Tina Turner hätte ihren Spaß an diesem Duell. Golem Arcana setzt auf schnelle Action, strategischen Anspruch und einen kinderleichten Einstieg mithilfe der kostenlosen App-Unterstützung. Golem Arcana aus dem Hause Pegasus Spiele war auf der Spiel’15 einer der für mich interessantesten Titel – auch, weil Brettspiele mit App-Unterstützung entgegen dem erwarteten Trend nur in kleiner Zahl auf den Internationalen Spieltagen in Essen vertreten waren. Umso mehr lohnt sich ein genauerer Blick auf den Brettspiel-Hybriden, der nicht nur mit seinen optisch hübschen Figuren punkten kann. Zwei gehen rein, einer geht raus!
Erwecke den Golem
Erwecke den Golem in dir und zeig deinem Gegner wo es lang geht: So könnte man die Hintergrundgeschichte von Golem Arcana mit knappen Worten übergehen und sich direkt in das erste Gefecht stürzen. Der 2-Fronten-Krieg ist kein neues Erzählelement und auch Titanen hat es schon haufenweise gegeben. Interessant an der Story sind allerdings die „Ancient Ones“ und mächtige Artefakte, die Golem Arcana zu einem Story-Hybriden werden lassen, der verschiedene Elemente gekonnt zu einer eigenen Marke kombiniert. Der wahre Held von Golem Arcana ist jedoch ein unscheinbarer Plastikstift, der die TDIs in den Figurensockeln ausliest. TDI steht für „Tabletop Digital Interface“ und der Plastikstift heißt im Fachjargon ganz stylisch „Stylus“. In Verbindung mit der kostenlosen App, können die Duellanten sich vollends auf ihre Spieltaktik konzentrieren. Die Spielauswertung übernimmt die App und macht dabei einen wirklich guten Job. Zudem dient die Application als „Direct-Action-Anleitung“ und macht langes Regelheftlesen obsolet.
Ausgepackt und aufgestellt, sehen die Golems auf dem Spielbrett wirklich toll aus.
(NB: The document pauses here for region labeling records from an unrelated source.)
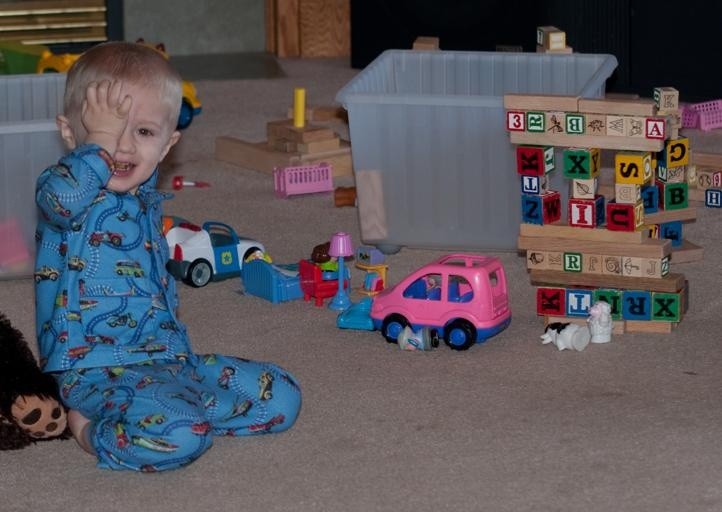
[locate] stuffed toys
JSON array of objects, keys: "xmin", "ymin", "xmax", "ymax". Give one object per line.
[{"xmin": 1, "ymin": 312, "xmax": 67, "ymax": 452}]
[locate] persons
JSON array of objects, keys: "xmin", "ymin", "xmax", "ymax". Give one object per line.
[{"xmin": 34, "ymin": 42, "xmax": 301, "ymax": 471}]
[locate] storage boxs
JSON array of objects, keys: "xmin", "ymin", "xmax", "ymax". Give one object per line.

Die Figuren sind detailliert, farbenfroh und aufwendig gestaltet. Echte Tabletop-Strategen würden sich Figuren zum selbst anmalen wünschen, doch Golem Arcana setzt bewusst auf einsatzbereite Titanen, um auch Einsteiger des Genres anzusprechen. Golem Arcana schlägt so nicht nur gekonnt die Brücke zwischen klassischen Tabletop und digitalem Spielpaket, sondern macht Beginnern ein gesamtes Brettspielgenre schmackhaft. Wer Blut geleckt hat, wird seinen Weihnachtswunschzettel sicher noch umschreiben.
Tutorial Videos erklären den Spielern die Grundlagen und führen sie schrittweise an Golem Arcana heran. Das gelingt gut, was jedoch nicht zuletzt am vergleichsweise simplen Regelwerk liegt. Der Stylus ist übrigens zentraler Bestandteil des Spielablaufs und kommt nicht nur hin und wieder zum Einsatz. In Verbindung mit der App werden Spielmöglichkeiten aufgezeigt und Auswertungen präsentiert. Alles ansehnlich und grafisch nett – ohne jedoch übertrieben auf reine Effekthascherei zu setzen. Die Wahrnehmung der App-Unterstützung ist dabei Geschmackssache: Einige Spieler sehen die App als großartige Hilfe, andere verstehen die „Computerisierung“ des analog funktionierenden Tabletop-Genres eher als Ablenkung. Und in der Tat gibt es Spielmomente in denen wir mehr mit dem Stift und der App beschäftigt waren, als mit strategischen Gedanken an einen möglichen Spielzug. Der Einfluss der Application ist vielleicht zu groß und erfahrene Brettspieler beschleicht das Gefühl, Golem Arcana würde auch als reines Digitalformat funktionieren – ohne Spielbrett, nur mit Tablet.
Golem Arcana ist insbesondere für Einsteiger ein echtes Juwel. So leicht, so schnell und so praxisnah gestaltet sich der Einstieg ins Tabletop-Segment selten. Und wer nach einigen kurzweiligen Partien Golem Arcana mehr will, der kauft sich zunächst eine der kleinen Erweiterungen für Golem Arcana oder steigt um auf Warhammer, Herr der Ringe oder beispielsweise Star Wars Imperial Assault.